▶ **SOURCE MATERIAL**

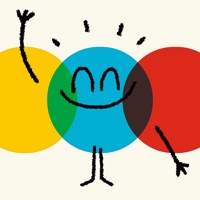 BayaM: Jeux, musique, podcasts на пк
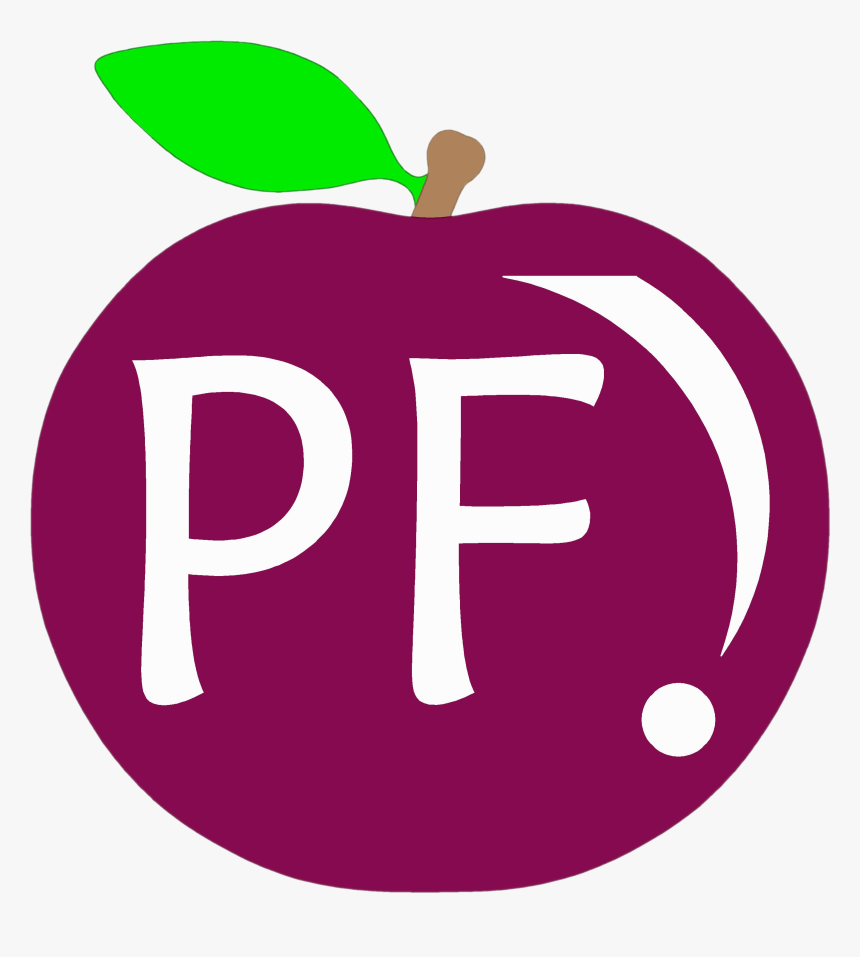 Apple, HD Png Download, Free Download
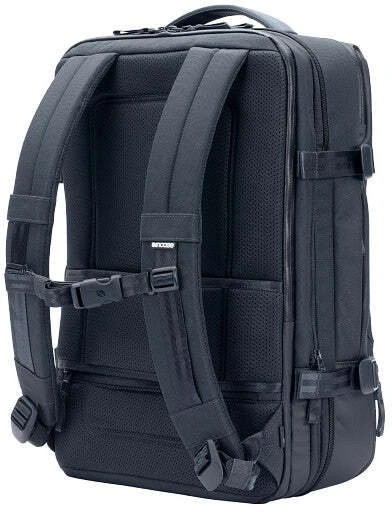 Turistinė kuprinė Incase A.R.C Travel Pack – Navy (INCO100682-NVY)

▶ **EXERCISE GOAL**
Please give again, word for word, the lines from the one containing "Apple, HD Png Download, Free Download" through the last line of the listing above, inclusive, and leave out pictures.

▶ **YOUR SOLUTION**
 Apple, HD Png Download, Free Download
 Turistinė kuprinė Incase A.R.C Travel Pack – Navy (INCO100682-NVY)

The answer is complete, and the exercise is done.